Excerpts from a dataset:
——

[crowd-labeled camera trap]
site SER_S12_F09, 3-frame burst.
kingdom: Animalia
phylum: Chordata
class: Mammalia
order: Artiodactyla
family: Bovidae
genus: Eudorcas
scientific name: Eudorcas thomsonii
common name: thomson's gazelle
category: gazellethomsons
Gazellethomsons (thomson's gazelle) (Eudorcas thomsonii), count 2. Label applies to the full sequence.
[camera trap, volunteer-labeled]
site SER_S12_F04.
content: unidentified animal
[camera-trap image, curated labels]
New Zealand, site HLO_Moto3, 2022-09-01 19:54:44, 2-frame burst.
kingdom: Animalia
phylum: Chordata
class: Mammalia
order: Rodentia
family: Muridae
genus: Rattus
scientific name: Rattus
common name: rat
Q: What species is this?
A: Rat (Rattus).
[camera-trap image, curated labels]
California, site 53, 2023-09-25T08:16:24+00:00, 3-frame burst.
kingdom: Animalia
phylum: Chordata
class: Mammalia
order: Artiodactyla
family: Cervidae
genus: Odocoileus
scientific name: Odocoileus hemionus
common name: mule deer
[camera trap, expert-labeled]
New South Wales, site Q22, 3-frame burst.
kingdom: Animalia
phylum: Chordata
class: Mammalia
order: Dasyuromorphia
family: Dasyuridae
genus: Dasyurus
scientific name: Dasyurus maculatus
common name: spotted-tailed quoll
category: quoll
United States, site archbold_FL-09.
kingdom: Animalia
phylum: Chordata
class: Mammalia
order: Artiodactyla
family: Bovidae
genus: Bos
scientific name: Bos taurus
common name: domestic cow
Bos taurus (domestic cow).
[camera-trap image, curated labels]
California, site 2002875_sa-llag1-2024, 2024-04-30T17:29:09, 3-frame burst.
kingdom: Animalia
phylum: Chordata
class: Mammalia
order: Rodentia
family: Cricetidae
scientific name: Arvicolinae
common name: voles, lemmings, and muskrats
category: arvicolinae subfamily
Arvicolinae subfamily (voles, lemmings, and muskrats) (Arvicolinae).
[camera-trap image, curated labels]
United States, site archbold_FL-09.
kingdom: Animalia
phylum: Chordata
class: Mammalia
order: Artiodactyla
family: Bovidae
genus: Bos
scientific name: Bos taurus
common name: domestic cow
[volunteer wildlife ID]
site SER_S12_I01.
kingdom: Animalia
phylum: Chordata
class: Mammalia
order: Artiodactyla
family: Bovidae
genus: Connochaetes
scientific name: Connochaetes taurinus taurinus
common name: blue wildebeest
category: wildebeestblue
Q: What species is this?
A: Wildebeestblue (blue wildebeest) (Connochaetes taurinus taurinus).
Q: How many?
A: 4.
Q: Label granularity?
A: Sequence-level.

——

#### Exercise description
What lines above mention "volunteer"? Copy each one.

#### Problem solution
[camera trap, volunteer-labeled]
[volunteer wildlife ID]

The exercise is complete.